For the next few days, Community Colleges will be in the news, thanks to the president’s proposal. #FreeCommunityCollege was the top trending hashtag in the U.S. yesterday. There are lots of news reports and surely hundreds of think pieces to come.
My basic assessment is that it’s a good plan that if enacted, because it’s not a “last dollar” plan (i.e. the money only comes after other means have been exhausted) will make 2 years of college more affordable for many Americans. It will undermine the for-profit market as well as the Frankenstein ASU-style for-profit wing of non-profits. The devil is in the details, but I’m pleased.
And now, dear fellow academics, here’s the thing for which we must lobby.
These new students need to be taught by full-time, salaried, faculty.
If we’re going to claim that Community College is a pathway towards a better life, better wages, better education. If we’re going to claim that public education is a public good. If we’re going to invest federal money in making higher education accessible. Shouldn’t we then demand that the people doing the actual teaching are fully supported? They must make a living wage. They need health care. They need access to faculty development. They need offices.
We do this for the students. And we’re going to hear a lot about the students in the next few days and weeks.
We do this for basic economic justice.
We do this for the profession.
We have to demand that this new investment in community colleges arrives with an appropriate investment in instruction.
My baseline, at the moment – Any school receiving funding for the America’s College Promise must have 80% full-time faculty.
This is one of those moments in which a unified voice can have an impact, so let’s start speaking up.
Update: Thanks to New Faculty Majority, I got a link to this report on the state of community colleges as of 2012. A shocking 70% of all faculty are part-timers. Yes, some of those will be people who only want to teach a course or two while working at some other profession, but most are adjunct profs trying to scrape together a living.
Does anybody have any stats on how many units "average" contingency faculty teach?

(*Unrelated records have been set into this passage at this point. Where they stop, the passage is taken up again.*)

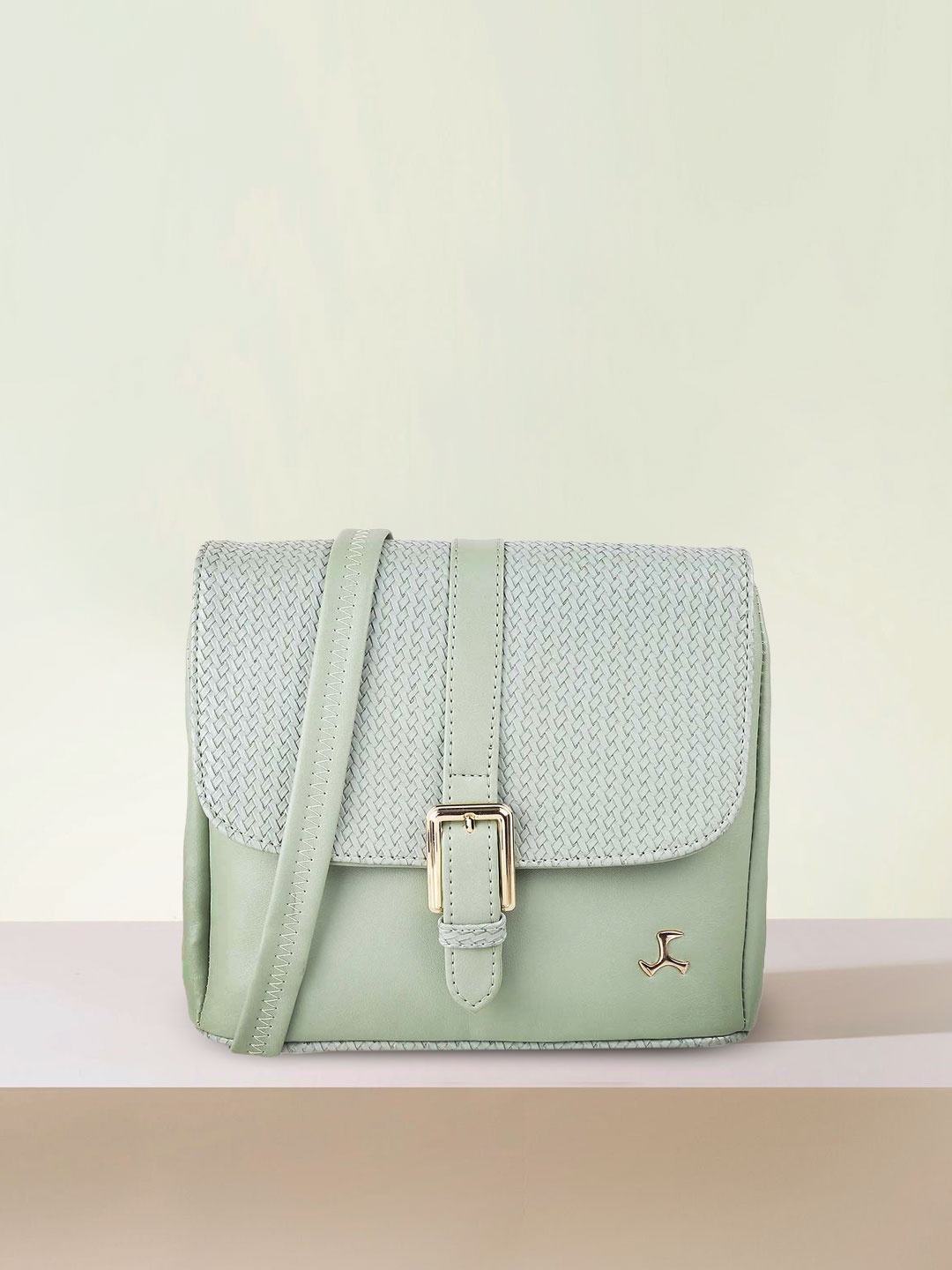 

Mochi Green PU Bucket Sling Bag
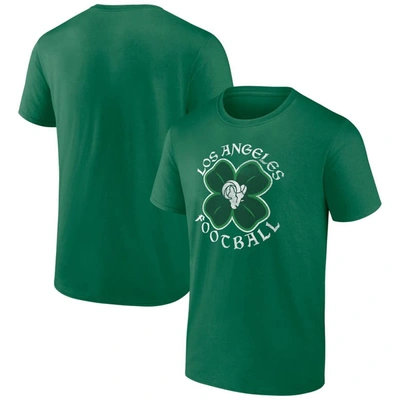 Shop Fanatics Branded Green Los Angeles Rams Big & Tall Celtic T-shirt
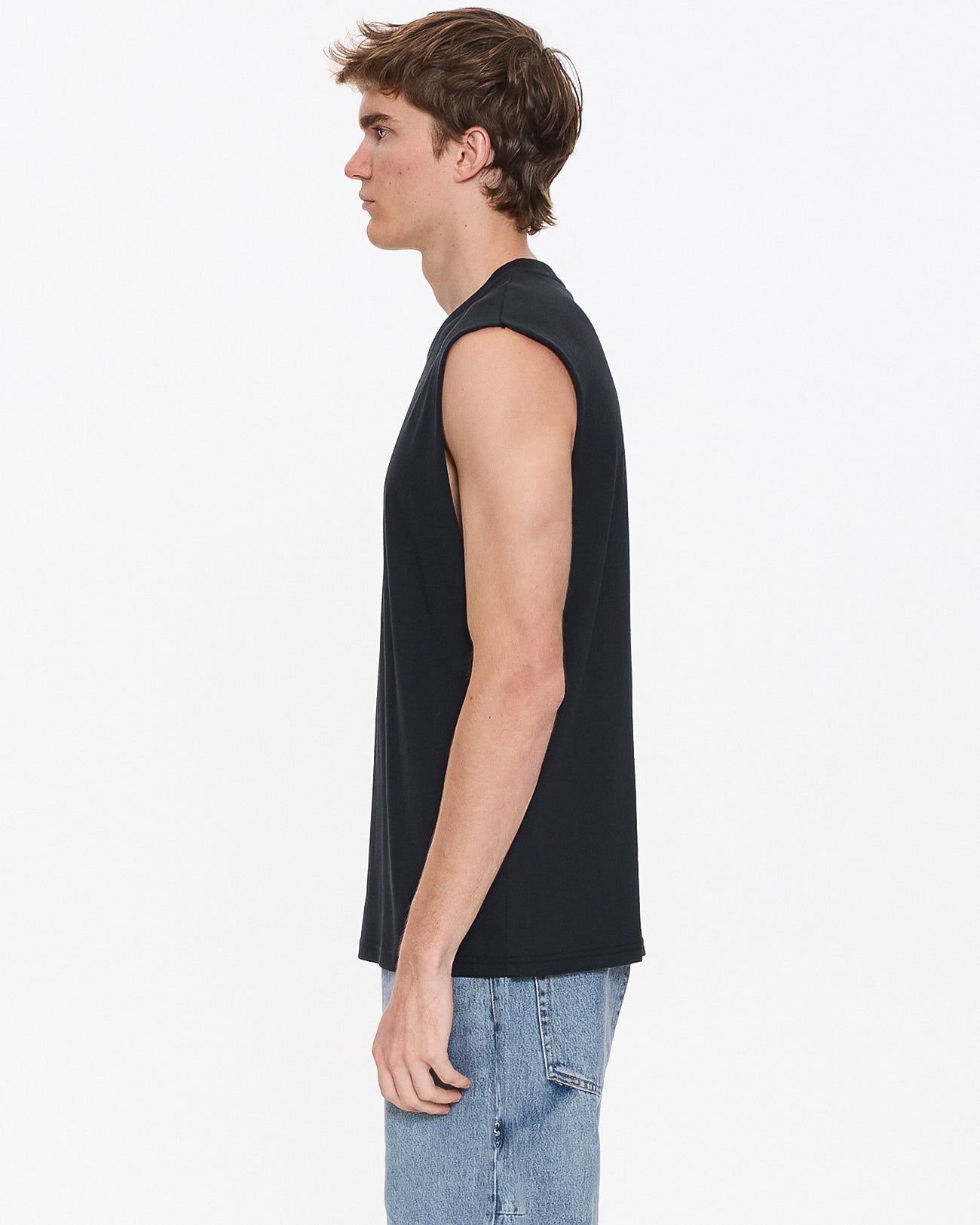 A Haven For The Restless Merch Fit Muscle Tee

Isn't the state violating employment laws by not ensuring equal pay and benefits for those who are working over PT limits of ten units across multiple cc's?
I don't have that data. Trying to find it. I also don't know enough about employment law.
Perhaps I am paranoid and elitist, but I worry about the impact of free community college on higher education in general. Quite aside from the clear danger that further squeezing adjuncts will make the finances work, I wonder wonder about the jobs focus of this initiative. Of course students can transfer to four-year institutions, but I'm not sure they will end up being able to speak a foreign language, delve deeply into history, or get degrees in physics as easily as if they had started elsewhere. I hope I'm wrong, but unless the aid is extended to cover the first two years at other sorts of institutions there could be a lot of unintended consequences for both students and colleges.